▶ **Questions on the material**:
1. In the forum thread about the SEND + MORE = MONEY puzzle, list every equation given as a possibility for the second column from the right.
2. According to the forum thread about the SEND + MORE = MONEY puzzle, what did profiling show was making Jach's brute force version slower?
3. Continue the forum thread about the SEND + MORE = MONEY puzzle from the point where it stops.

▶ **Page extract**:
*** Block opens ***
Re: Smarter algo, was Re: 03 digression by brute force

2018-12-15 Thread BlindAnagram
On 15/12/2018 09:56, jf...@ms4.hinet.net wrote:
> Appreciate your thoughtfully analysis on this code. Before generalize it with 
> arbitrary additions, as Peter suggested:-), a recursive version is needed. I 
> may give it a try on this Sunday.
> 
> 
> Avi Gross at 2018/12/15 UTC+8 AM8:13:37 wrote:
>> REAL SUBJECT: Analysis of alternate algorithms.
>>
>> Peter & Jach and anyone interested,
>>
>> As Peter said in his altered subject line, Jack changed directions from 
>> tweaking an algorithm to trying something quite different.
>>
>> Reminder of the problem. 
>>
>> Horizontal View:
>> SEND + MORE = MONEY
>>
>> Vertical View:
>>   SEND
>> +MORE
>> ...
>> MONEY
>>
>> Hard to be precise as I am sticking to plain text in my message. The three 
>> words above are meant to be right adjusted.
>>
>> When solving it horizontally, Jach and I used variants of a brute force 
>> approach. Substitute all possible combinations. He did it in-line and used 
>> eval. I did it by making lists of items on both sides and summing the int() 
>> of each component and comparing. We tried both our algorithms and his was 
>> slower and he profiled that the cause was that eval() was much more 
>> expensive as were his use of regular expression functions. For comparison, 
>> mine used int() and string manipulation functions and sets and dictionaries.
>>
>> But the real puzzle is meant to be solved in a more vertical way by humans 
>> using logic. I won't do that here but note we have 4 equations going down 
>> but 8 unknowns. And the equations are not unique.
>>
>> The rightmost column (I will call it the first as our arithmetic proceeds 
>> from right to left) is meant to represent ONES and provides the equation:
>>
>> (D+E== Y) or (D+E == Y + 10)
>>
>> Worse, for the next column, you either get a "1" carried from the previous 
>> addition or not and either pass a "1" along to the next column or not. 4 
>> Possibilities.
>>
>> (N+R==E) or (N+R+1==E) or (N+R==E+10) or (N+R+1==E+10)
>>
>> Getting a headache yet?
*** Block closes ***
▶ **Available data**:
*** Block opens ***
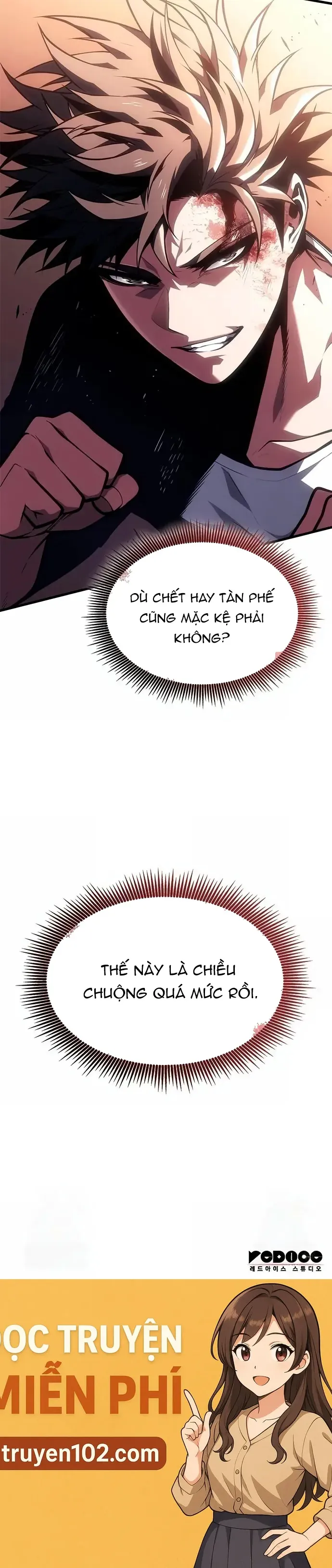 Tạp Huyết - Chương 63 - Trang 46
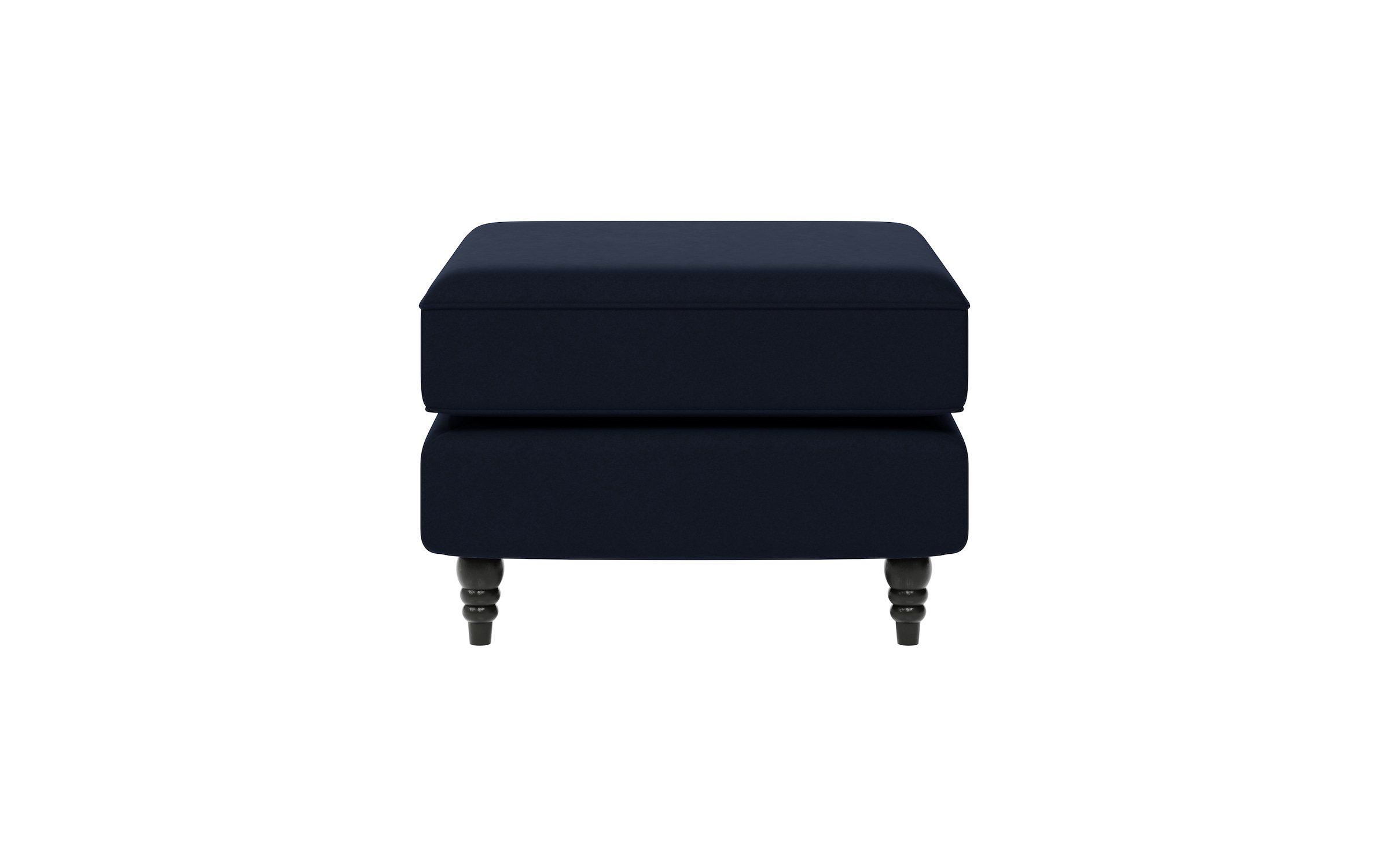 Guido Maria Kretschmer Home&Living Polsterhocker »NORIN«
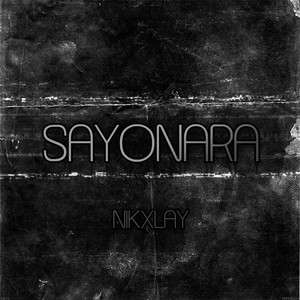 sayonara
*** Block closes ***
*** Block opens ***
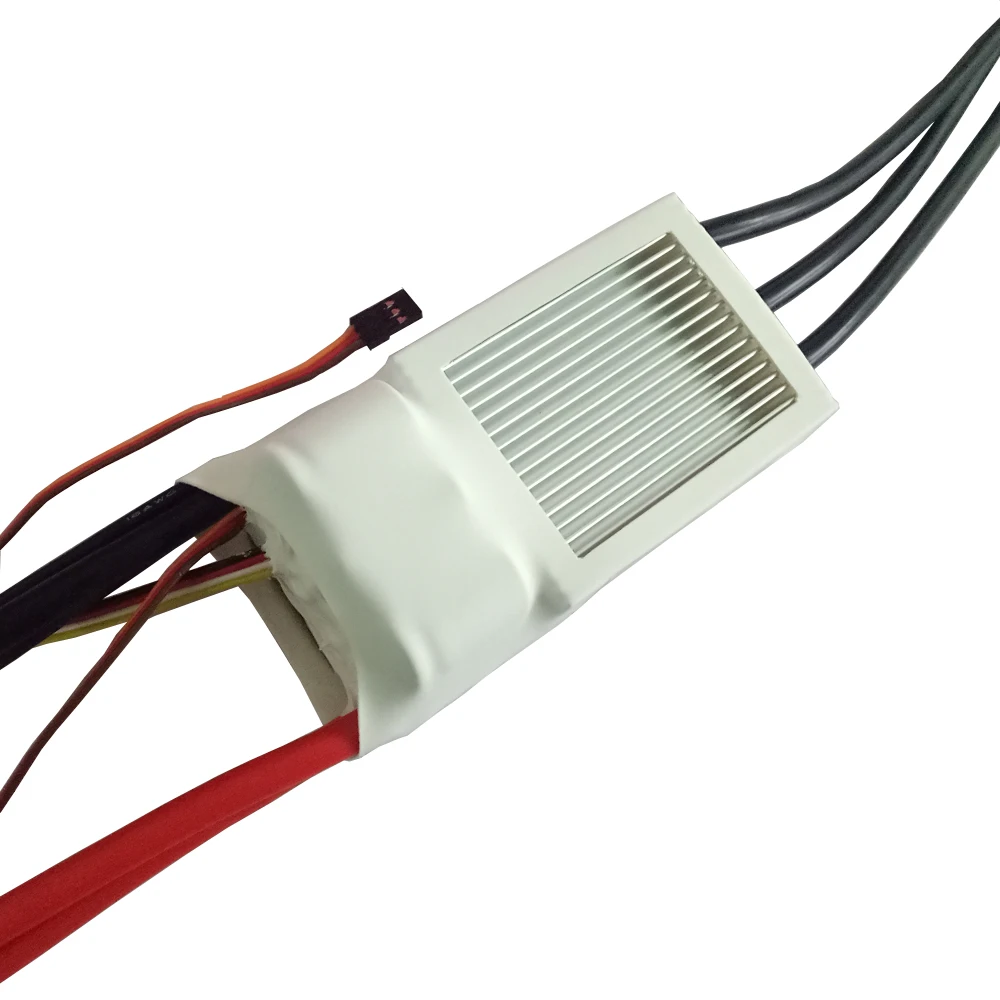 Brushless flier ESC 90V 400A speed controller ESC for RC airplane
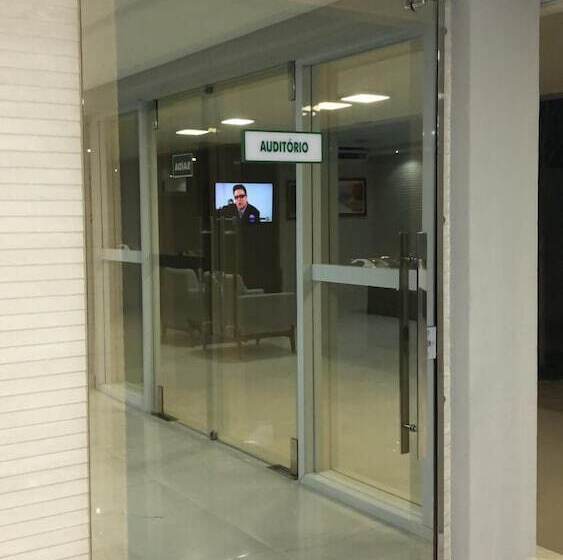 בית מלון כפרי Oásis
*** Block closes ***
▶ **Responses by task**:
1.
(N+R==E)
(N+R+1==E)
(N+R==E+10)
(N+R+1==E+10)

2. eval() was much more expensive, as was his use of regular expression functions.

3.
>>
>> For a human, they need a way to come up with additional info in terms of 
>> constraints.
>>
>> There is a guiding inequality that looks like this:
>>
>> S is not the same as any of the others. Anytime you solve for another, the 
>> list of possible values for S shrinks.
>> Ditto for each other variable.
>> Or, since anything plus 0 is itself, then D and E adding up to Y (with no 
>> possible carry) cannot be 0.
>>
>> But getting a computer to do this might be a bit harder than blunt-force 
>> searches. So let's see why Jach's new algorithm was faster.
>>
>> The code I am analyzing can be viewed in the archives and will not be 
>> entered again:
>>
>> https://mail.python.org/pipermail/python-list/2018-December/738454.html
>>
>> So what did Jach try in his newer version? It is what I call a vertical 
>> approach but one a computer can do easier than a human can or would. I see 
>> it is a very specific algorithm that hard codes in these variables as global 
>> entities that are altered by a set of nested functions. S, E, N, D, M, O, R, 
>> Y. There are approaches that might be better such as passing a dictionary 
>> partially filled out from one function to the next as the only one that 
>> prints the solution is the final function call.
>>
>> So his is not a general solution.
>>
>> What interests me as a probable reason this is faster is the number of 
>> situations it tries. The earlier versions asked itertools.permutations() to 
>> provide all unique combinations of ten tokens in eight positions. So there 
>> were 10 choices for the first and 9 for the second and so on adding up to 
>> 10!/2! or 1,814,400  different combinations tried. That approaches 2 million.
>>
>> Jack broke the problem down into evaluating the units column with a loop 
>> like this:
>>
>> itertools.permutations(range(10), 3)
>>
>> That is 720 possibilities. He then doubled that to 1,440 to consider a 
>> carry. Only if the selected values for the three variables in contention 
>> (plus a carry) does he go on to call to evaluate the tens column.
>>
>> It then shrinks a bit more as he no longer gets the permutations of all 10 
>> digits. He subtracts the three values that might work for the units, so he 
>> is asking for permutations of 7 digits, two at a time. That is 42, doubled 
>> again to 84 for carry purposes. And this function is not called 1,440 times, 
>> but quite a bit fewer. 
>>
>> So, similarly, of those 84 loops for tens, he only sometimes calls to 
>> evaluate hundreds. As mentioned, the set of 10 digits shrinks some more and 
>> this continues upward to functions that evaluate hundreds and thousands  and 
>> finally the one evaluating ten thousands pretty much prints out an answer it 
>> finds.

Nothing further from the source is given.